8 de março de 2017, Dia Internacional da Mulher.

Declaração do Presidente do Brasil:

 

“Tenho absoluta convicção, até por formação familiar, por estar ao lado da Marcela (Temer), o quanto a mulher faz pela casa, o quanto faz pelo lar, o quanto faz pelos filhos. Se a sociedade, de alguma maneira, vai bem, e os filhos crescem, é porque tiveram uma adequada formação em suas casas, e seguramente isto quem faz não é o homem, mas a mulher ...Na economia também a mulher tem grande participação. Ninguém mais é capaz de indicar os desajustes de preços no supermercado do que a mulher”
Michel Temer, presidente da República
 

 

 

 

 

 

 

 

 

 

 

 

 

outras subpáginas sobre o 8 de março, aqui no Portal S&L

 

 

 
 

Neste surpreendente mês de março dedicado à luta das mulheres, meu dia anda começando cedo.
Hoje, por exemplo, já fui e voltei dos Supermercados Temer (como bem batizou Zé Simão), onde fiquei um bom tempo estudando as flutuações dos preços dos legumes, frutas e carnes, exercendo meu cívico papel feminino de controladora de preços da nação. Depois, para descansar um pouco, antes de contribuir para formação dos netos, dei uma olhadinha nas estatísticas nacionais, ainda que essas, segundo presidentes não eleitos, sejam tarefas tão só do provedor da casa, o homem.

==================================================

#### Exercícios propostos:
• a. Reproduza fielmente o trecho do texto sobre o Dia Internacional da Mulher que vai de “outras subpáginas sobre” até “anda começando cedo.”.
• b. Escreva a continuação do texto sobre o Dia Internacional da Mulher a partir da última frase apresentada.
A listagem não tem nenhuma relação com o texto sobre o Dia Internacional da Mulher.

==================================================

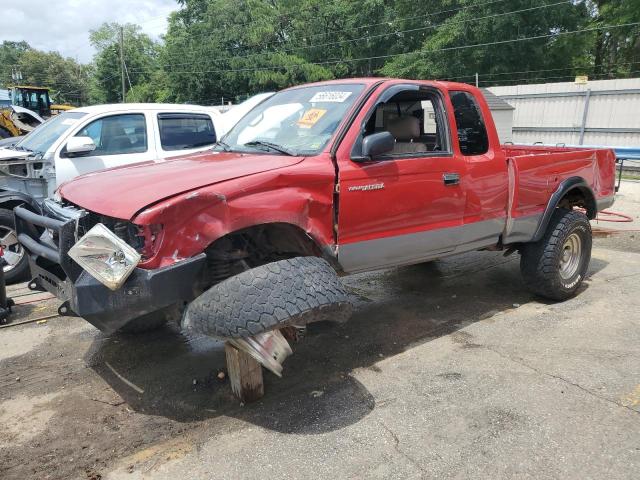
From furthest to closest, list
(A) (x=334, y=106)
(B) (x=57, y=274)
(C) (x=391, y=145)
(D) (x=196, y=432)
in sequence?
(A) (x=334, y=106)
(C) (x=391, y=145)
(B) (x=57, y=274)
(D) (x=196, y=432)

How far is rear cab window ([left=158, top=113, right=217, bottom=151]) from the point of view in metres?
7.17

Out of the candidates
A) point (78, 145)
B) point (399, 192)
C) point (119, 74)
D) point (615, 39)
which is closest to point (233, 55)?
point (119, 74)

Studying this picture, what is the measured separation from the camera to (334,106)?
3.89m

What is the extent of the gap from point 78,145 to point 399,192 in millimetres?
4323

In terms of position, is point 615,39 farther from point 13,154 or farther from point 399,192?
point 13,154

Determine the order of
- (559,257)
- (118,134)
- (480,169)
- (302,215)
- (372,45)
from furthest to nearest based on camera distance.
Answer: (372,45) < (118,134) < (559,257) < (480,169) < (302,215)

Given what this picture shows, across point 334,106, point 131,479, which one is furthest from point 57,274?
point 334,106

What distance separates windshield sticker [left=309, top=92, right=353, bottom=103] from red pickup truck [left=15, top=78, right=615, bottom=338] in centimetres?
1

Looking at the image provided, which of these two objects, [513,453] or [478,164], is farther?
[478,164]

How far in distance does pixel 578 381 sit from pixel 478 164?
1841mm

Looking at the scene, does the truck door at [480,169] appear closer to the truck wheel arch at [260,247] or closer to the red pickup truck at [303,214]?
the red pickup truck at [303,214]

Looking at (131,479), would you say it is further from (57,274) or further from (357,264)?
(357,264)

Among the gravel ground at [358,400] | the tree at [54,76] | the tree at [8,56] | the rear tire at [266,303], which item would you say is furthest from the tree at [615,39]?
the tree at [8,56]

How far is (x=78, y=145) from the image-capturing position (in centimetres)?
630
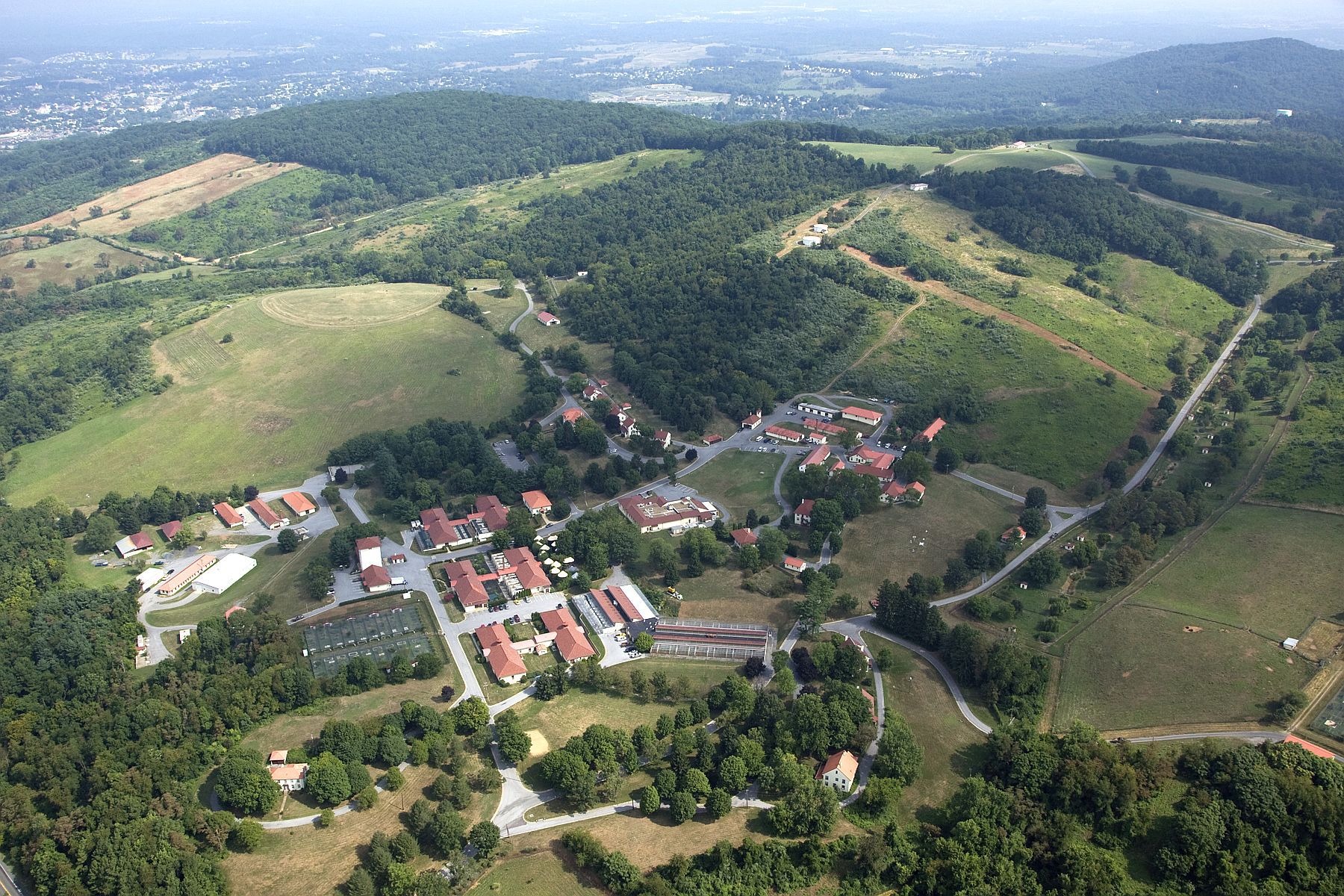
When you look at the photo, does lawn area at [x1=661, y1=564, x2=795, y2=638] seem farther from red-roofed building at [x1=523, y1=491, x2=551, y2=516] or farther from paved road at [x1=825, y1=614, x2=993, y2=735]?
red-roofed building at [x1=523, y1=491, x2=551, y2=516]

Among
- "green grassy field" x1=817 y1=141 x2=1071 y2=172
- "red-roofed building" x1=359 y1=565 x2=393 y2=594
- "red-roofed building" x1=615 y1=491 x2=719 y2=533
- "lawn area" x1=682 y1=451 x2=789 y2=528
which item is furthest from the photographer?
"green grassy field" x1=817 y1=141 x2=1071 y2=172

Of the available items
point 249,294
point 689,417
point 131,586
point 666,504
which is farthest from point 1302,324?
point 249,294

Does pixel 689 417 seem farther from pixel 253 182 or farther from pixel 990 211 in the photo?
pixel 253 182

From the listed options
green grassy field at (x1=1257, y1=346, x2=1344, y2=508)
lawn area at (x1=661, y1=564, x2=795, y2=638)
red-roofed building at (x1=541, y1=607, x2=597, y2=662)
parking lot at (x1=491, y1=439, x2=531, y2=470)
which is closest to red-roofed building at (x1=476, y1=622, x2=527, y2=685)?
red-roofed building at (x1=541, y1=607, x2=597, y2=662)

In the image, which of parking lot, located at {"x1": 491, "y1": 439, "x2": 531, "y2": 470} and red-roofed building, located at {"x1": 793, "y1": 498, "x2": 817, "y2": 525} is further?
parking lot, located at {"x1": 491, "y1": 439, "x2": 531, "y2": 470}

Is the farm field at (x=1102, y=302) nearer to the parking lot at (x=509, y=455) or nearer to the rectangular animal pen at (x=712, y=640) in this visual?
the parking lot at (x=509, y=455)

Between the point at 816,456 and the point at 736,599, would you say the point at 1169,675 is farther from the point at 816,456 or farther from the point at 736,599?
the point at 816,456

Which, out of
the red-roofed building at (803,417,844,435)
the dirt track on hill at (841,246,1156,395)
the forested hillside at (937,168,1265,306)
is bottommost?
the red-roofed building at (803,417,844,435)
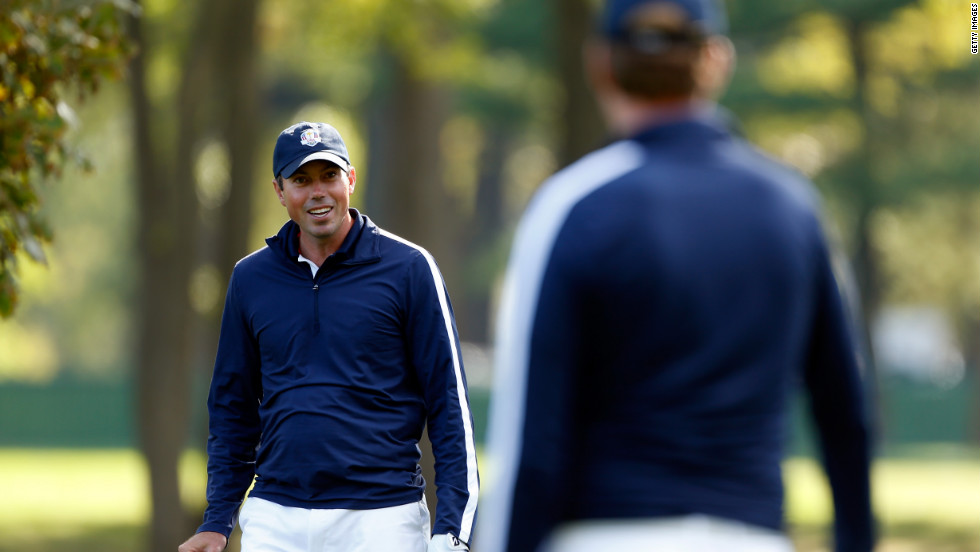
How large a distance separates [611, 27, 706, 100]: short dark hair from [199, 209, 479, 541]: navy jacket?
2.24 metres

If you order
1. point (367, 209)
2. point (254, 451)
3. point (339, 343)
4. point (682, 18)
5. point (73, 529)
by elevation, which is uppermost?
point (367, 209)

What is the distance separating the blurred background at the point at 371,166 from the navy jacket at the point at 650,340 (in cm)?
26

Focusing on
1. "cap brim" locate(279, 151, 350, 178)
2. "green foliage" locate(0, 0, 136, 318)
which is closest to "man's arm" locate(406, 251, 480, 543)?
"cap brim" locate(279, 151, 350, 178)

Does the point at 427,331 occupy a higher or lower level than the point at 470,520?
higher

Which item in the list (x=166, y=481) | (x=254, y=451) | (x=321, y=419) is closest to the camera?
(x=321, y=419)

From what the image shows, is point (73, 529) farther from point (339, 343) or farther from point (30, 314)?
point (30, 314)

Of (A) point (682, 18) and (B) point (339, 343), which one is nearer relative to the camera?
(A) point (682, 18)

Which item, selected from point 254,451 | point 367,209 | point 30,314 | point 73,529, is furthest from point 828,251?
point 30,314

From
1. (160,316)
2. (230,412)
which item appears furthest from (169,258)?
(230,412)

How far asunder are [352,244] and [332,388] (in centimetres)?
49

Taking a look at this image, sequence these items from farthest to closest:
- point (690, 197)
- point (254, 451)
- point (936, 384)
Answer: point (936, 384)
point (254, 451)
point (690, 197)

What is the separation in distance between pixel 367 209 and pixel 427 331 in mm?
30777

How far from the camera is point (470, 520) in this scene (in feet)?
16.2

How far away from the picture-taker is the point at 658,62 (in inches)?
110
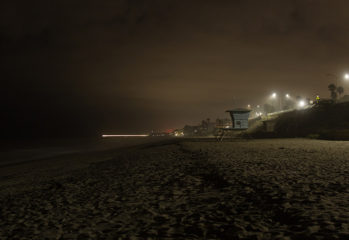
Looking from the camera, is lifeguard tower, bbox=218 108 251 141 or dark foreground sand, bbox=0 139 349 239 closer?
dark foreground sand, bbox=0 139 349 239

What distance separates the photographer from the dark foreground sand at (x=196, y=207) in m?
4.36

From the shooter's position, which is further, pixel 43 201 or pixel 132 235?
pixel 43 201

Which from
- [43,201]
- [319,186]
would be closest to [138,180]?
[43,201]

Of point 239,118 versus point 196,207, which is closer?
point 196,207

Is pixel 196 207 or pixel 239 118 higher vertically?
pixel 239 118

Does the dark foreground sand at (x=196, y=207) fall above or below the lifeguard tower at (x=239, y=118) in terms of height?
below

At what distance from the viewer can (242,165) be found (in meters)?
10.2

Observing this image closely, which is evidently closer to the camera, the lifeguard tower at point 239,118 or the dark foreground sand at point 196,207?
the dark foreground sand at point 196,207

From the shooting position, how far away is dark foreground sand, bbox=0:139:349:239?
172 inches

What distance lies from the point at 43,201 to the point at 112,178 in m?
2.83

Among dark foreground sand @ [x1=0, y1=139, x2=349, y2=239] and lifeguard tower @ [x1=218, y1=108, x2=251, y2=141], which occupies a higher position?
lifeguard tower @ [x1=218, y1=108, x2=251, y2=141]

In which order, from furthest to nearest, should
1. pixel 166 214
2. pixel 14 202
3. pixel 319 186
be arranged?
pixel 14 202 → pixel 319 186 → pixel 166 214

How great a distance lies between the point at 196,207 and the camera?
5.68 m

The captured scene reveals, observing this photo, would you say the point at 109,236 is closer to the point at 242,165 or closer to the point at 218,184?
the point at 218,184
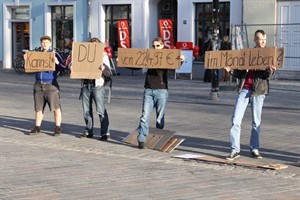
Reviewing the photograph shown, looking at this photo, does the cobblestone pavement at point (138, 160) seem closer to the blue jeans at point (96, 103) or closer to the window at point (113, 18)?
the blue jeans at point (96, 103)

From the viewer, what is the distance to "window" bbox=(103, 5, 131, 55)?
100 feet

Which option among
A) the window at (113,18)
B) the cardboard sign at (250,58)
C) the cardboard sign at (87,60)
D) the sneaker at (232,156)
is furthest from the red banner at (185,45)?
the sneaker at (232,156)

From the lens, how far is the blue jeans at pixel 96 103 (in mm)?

==================================================

#### Exercícios resolvidos:
• a.
outras subpáginas sobre o 8 de março, aqui no Portal S&L

 

 

 
 

Neste surpreendente mês de março dedicado à luta das mulheres, meu dia anda começando cedo.

• b.
Eis o que vi:
- o país ocupa o 5º lugar “no ranking de assassinados femininos no planeta”;
- a cada hora e meia uma mulher é assassinada por um homem, resultando em 13 feminicídios por dia;
- a cada 4 minutos há uma violência sexual, física ou psicológica sofrida por mulheres, ou seja, 405 por dia;
- a taxa de assassinatos de mulheres negras aumentou 44% em dez anos;
- calcula-se que 527 mil estupros são cometidos no país anualmente, dos quais apenas 10% chegam ao conhecimento da polícia;
- 70% dos estupros são cometidos por parentes, namorados, amigos ou conhecidos;
- em São Paulo, a grande metrópole do país, nos últimos quatro anos houve um aumento de 850% (sim, oitocentos e cinquenta por cento!) no número de boletins de ocorrência por estupro, ato obsceno, importunação ofensiva ao pudor e estupro de vulnerável no transporte público da cidade;
- em todo o país, mulheres nos mesmos cargos continuam ganhando 30% menos que os homens.
 

Frente a tudo isso, o relatório da Anistia Internacional sobre violações de direitos no Brasil em 2016, afirmou que “o Brasil é um dos piores países da América Latina para quem nasce menina, em especial devido aos níveis extremamente altos de violência de gênero e gravidez na adolescência, além das baixas taxas de conclusão da educação secundária.”
 

Dizer mais uma vez que o nosso é um país com autoridades machistas que piamente acreditam que as competências das mulheres, essas cidadãs de segunda categoria, estão relegadas aos trabalhos do lar, é regurgitar uma dolorosa obviedade que a sociedade contemporânea há muito repudia. E, além de ressaltar ainda mais o crescimento que as estatísticas de desigualdades e violência contra as mulheres expõem, nos remete a um passado assustador.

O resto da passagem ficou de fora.